Уважаемые коллеги, меня пригласили выступить, потому что я член Квалификационной комиссии, работающий в этом органе с самого начала его образования. Являясь аккумулятором случаев, связанных, в том числе с вопросами адвокатской тайны и с теми вопросами адвокатской этики, которые непосредственно либо вытекают из этого правила об адвокатской тайне, либо очень тесно и неразрывно с этим правилом связаны, конечно, я приведу вам примеры из практики, без этого нельзя. Но, слушая Юрия Михайловича, слушая вопросы, я немножко перестроила выступление.

Наверное, потому что с адвокатом Новолодским мы пришли в Коллегию одновременно, потому что мы учились у одних и тех же учителей, а, может быть, потому что просто мозги на одну волну настроены, мы с ним, несмотря на наши многолетние, десятилетиями длящиеся споры по разным вопросам, стоим на одной основной и, на мой взгляд, такой платформе, без которой вообще в принципе адвокат не может существовать. А если он не придерживается этих взглядов, он вызывает, у нас, во всяком случае, с Юрием Михайловичем, подозрения в вообще способности быть адвокатом (не юристом, а адвокатом).

Я, так же, как Юрий Михайлович, хочу начать с обращения к римскому праву, но очень коротко, и постараюсь это делать вовсе не для того, чтобы умничать или заставить вас вспоминать какие-то, на первый взгляд, не нужные теории. Ну, действительно, ведь в римском праве был даже специальный термин (и, признаюсь честно, я это недавно нашла, а вовсе не когда учила римское право), который звучит так: Iberia Fides. Два слова, но как они расшифровываются? Особая, высокая степень доверия, которая должна быть на стороне того, кто заключает договор с лицом, с которым он находится в фидуциарных отношениях. Римляне известны своей лапидарностью и выражениями, юристы того времени придумали специальный термин для того, чтобы отграничить просто фидуциарные отношения от тех отношений, которые имеют особую высокую степень доверия.

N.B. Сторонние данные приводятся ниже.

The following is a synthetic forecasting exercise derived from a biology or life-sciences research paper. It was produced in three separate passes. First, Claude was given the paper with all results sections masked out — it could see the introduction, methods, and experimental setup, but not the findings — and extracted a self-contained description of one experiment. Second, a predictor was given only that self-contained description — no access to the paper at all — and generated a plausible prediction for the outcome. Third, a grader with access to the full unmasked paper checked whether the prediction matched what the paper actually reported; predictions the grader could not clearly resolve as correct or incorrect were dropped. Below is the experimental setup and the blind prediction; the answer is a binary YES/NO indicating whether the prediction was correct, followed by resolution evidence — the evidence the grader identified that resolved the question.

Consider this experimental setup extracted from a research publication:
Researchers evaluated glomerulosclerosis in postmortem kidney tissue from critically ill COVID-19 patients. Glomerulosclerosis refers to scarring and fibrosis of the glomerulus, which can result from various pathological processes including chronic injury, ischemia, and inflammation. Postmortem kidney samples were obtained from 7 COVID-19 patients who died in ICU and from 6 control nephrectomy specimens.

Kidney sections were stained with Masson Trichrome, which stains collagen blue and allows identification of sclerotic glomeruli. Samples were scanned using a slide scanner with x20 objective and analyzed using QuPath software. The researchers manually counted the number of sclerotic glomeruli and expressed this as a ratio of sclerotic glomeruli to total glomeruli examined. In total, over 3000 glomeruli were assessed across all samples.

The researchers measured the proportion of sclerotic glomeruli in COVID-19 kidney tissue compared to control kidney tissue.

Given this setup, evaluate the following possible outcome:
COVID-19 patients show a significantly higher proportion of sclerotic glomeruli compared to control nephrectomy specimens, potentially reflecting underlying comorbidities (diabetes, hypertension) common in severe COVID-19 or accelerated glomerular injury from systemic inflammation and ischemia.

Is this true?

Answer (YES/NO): YES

И, конечно, речь идет применительно к нашей сегодняшней теме об отношениях «адвокат и доверитель».

Для меня примером безупречности служения нашему делу из очень многих и любимых нами литературных героев является, конечно, Аттикус Финч из всем известной книги Харпер Ли «Убить пересмешника». А любимой цитатой является: «То, что мы были снесены за сто лет до того, как появились, - не повод, чтобы отказаться от борьбы». Мне кажется, это хороший девиз для любого адвоката. А почему я вспомнила об этом девизе? В связи с пессимизмом одних, оптимизмом других я хочу внести свою долю оптимизма в ту ситуацию, которая сегодня имеется в нашей системе правосудия относительно охраны адвокатской тайны и тех гарантий, которые и государство наше, и Конституция и конвенции международные дают адвокату как раз для того, чтобы обеспечить эту тайну.

Пример. Адвокат нашей Палаты осуществляет деятельность в адвокатском кабинете, арендует помещение, договор аренды продлевался несколько раз, то есть он находится в этом помещении уже не один день и не один год, на этом помещении прикреплена нормальная официальная вывеска, что это адвокатский кабинет, и все документы в порядке. Он представлял интересы одной организации, в отношении которой проводились оперативно-розыскные мероприятия. И оперативники или следователь (не знаю, от кого исходило это решение) решили провести обыск в этом адвокатском кабинете и изъять то, что им хотелось. Они пришли туда с этим обыском, в это время в адвокатском кабинете самого адвоката не было, но была на месте его стажер, которая у него работала официально. Она этим представителям правоохранительных органов представилась, сообщила о том, что это за помещение, представила документы, подтверждающие наличие права адвоката занимать это помещение. Тем не менее, они всё равно обыск провели. Она совершенно грамотно поступила, не отказалась от подписи в протоколе, а сделала всё, что необходимо, внесла в этот протокол свои замечания, сослалась на переданные оперативникам документы, подтверждающие то, что я говорила. А дальше происходит следующее: следователь идет в суд за получением постфактум разрешения на обыск, указывая суду, что обыск был неотложным следственным действием, и он его провел, а теперь идет за получением одобрения, можно так сказать. Суд выносит постановление, не истребовав никаких документов о принадлежности данного помещения. Вообще суд не интересует, кому данное помещение принадлежит, является ли оно жилым или нежилым. Просто адрес, и сведения о том, что в этом помещении могут находиться документы, подтверждающие виновность этой организации. Выносится такое постановление.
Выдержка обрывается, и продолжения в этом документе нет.